Debugging failed Eventbridge invocation

Posted on Sep 30, 2022

When Eventbridge tries to send an event to a target and the delivery fails, by default only way to notice this is from FailedInvocation Cloudwatch Metric. The metric itself is not enough to get the actual reason why the event delivery is failing. In general there are two options to debug FailedInvocaton issues:

  • Debug on the resource level. If your Eventbridge Rule is targeting Lambda function, try to search for failed Lambda invocations from Cloudtrail logs.
  • Forward failed deliveries to DLQ(Dead Letter Queue).
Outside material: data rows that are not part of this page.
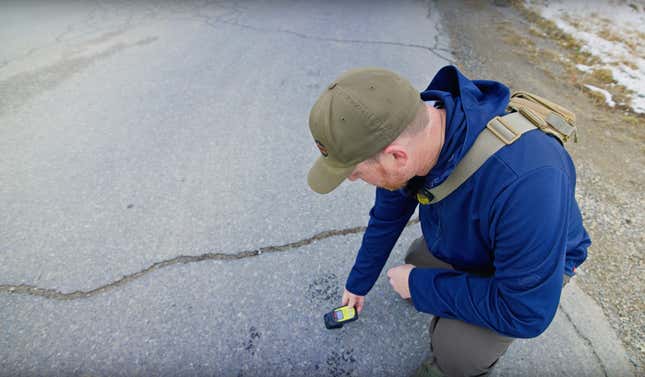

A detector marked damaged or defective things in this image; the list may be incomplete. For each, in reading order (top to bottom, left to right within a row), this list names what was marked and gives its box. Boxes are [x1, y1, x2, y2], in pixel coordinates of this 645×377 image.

crack in asphalt [0, 217, 420, 300]
crack in asphalt [556, 302, 608, 376]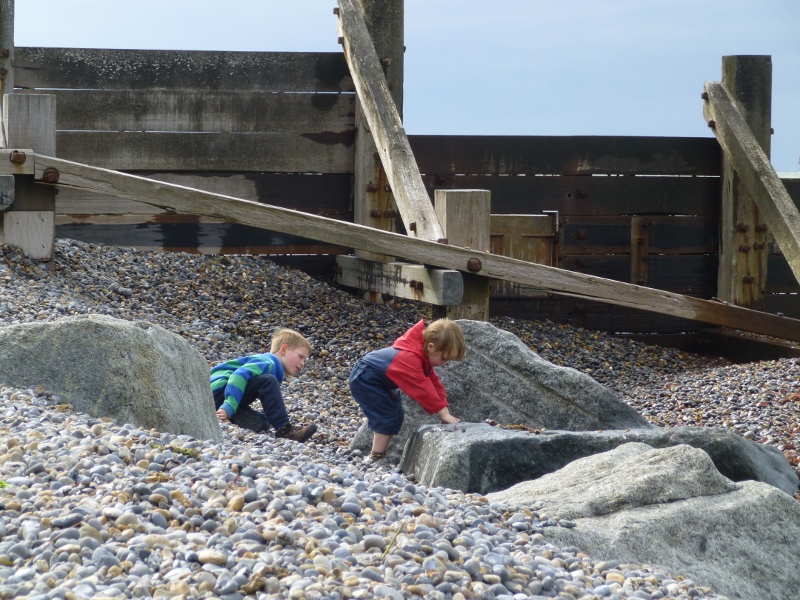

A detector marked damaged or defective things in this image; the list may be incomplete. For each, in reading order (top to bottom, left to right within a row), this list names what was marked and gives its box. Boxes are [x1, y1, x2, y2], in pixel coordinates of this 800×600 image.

rusty metal bolt [41, 166, 59, 183]
rusty metal bolt [466, 256, 484, 274]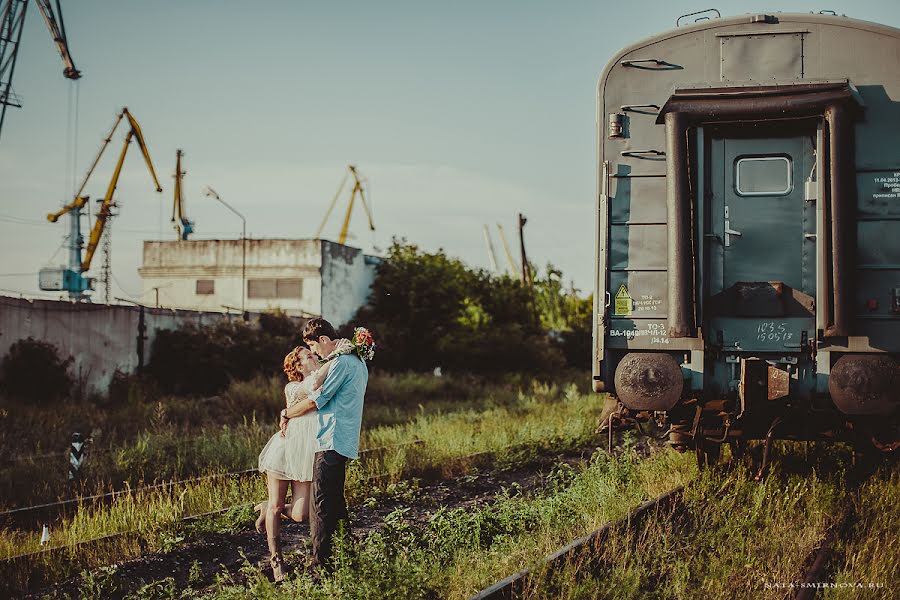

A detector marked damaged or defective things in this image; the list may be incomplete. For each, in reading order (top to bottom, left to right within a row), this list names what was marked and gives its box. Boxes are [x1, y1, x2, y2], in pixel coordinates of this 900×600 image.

rusty train car [592, 10, 900, 460]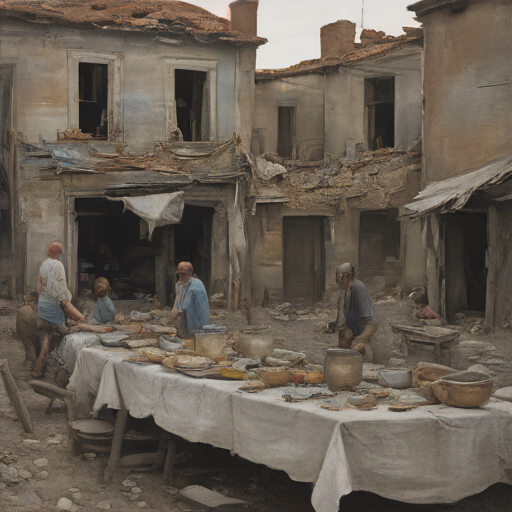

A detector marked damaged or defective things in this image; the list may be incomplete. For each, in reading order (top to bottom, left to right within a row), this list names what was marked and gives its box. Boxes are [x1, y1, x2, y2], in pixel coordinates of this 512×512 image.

broken window [78, 63, 108, 139]
damaged building [0, 0, 264, 308]
broken window [176, 69, 208, 142]
broken window [278, 106, 294, 158]
damaged building [250, 21, 426, 304]
broken window [366, 76, 394, 150]
damaged building [404, 0, 512, 328]
broken window [360, 209, 400, 272]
On this blog post I’m showing how to configure DLQ to Eventbridge target and how to write error logs to Cloudwatch Logs.

You can get full template from: https://github.com/markymarkus/cloudformation/blob/master/eventbridge-debug-dlq/template.yml

Walkthrough

We are starting with very basic AWS::Events::Rule on account 111111111111 which forwards events from custom.source to event bus on account 222222222222. FailedInvocation metrics shows that all the invocations are failing.

Enable error logging

To get better understanding why events are not reaching a target eventbus, following resources are added:

  • Set Eventbridge Target retry count to 0. Depending on error, Eventbridge retries to send event 24h before failing and sending the event to DLQ. Setting retry count to zero ensure that failed event is sent to DLQ asap.
  • Configure DLQ(SQS) for failing target.
  • Create Lambda function to get error messages from the DLQ(SQS) queue and writing error logs to Cloudwatch Logs.

Example image

Fig 1. Architecture

And this is how the configuration looks in Cloudformation template:

  CustomEventsRule:
    Type: AWS::Events::Rule
    Properties:
      EventBusName: !GetAtt CustomEventBus.Arn
      EventPattern:
        source:
          - custom.source
      State: ENABLED
      Targets:
        - Id: 'customtarget'
          Arn: 'arn:aws:events:eu-west-1:222222222222:event-bus/default'
          RetryPolicy:
            MaximumRetryAttempts: 0
          DeadLetterQueue:
            Arn: !GetAtt DLQueue.Arn

After dead letter queue setup is in place, wait for next failing invocation and open DLQ handler Lambda’s execution logs from Cloudwath Logs. ERROR_MESSAGE and ERROR_CODE fields have human readable reason why the sending is failing.

....
            "messageAttributes": {
                "RULE_ARN": {
                    "stringValue": "arn:aws:events:eu-west-1:111111111111:rule/custom_event_bus/dev-eb-debug-CustomEventsRule-3GTDO9NDN1Q9",
                    "stringListValues": [],
                    "binaryListValues": [],
                    "dataType": "String"
                },
                "TARGET_ARN": {
                    "stringValue": "arn:aws:events:eu-west-1:222222222222:event-bus/default",
                    "stringListValues": [],
                    "binaryListValues": [],
                    "dataType": "String"
                },
                "ERROR_MESSAGE": {
                    "stringValue": "Lack of permissions to invoke cross account target.",
                    "stringListValues": [],
                    "binaryListValues": [],
                    "dataType": "String"
                },
                "ERROR_CODE": {
                    "stringValue": "NO_PERMISSIONS",
                    "stringListValues": [],
                    "binaryListValues": [],
                    "dataType": "String"
                }
            },

This time the delivery was failing because of terminated Eventbridge Policy on the recieving AWS account.

Conclusion

In general DLQs require some logic to handle failed events. Adding alarm for failed Eventbridge invocation and logging via DLQ is the first step to understand if that logic should be developed further.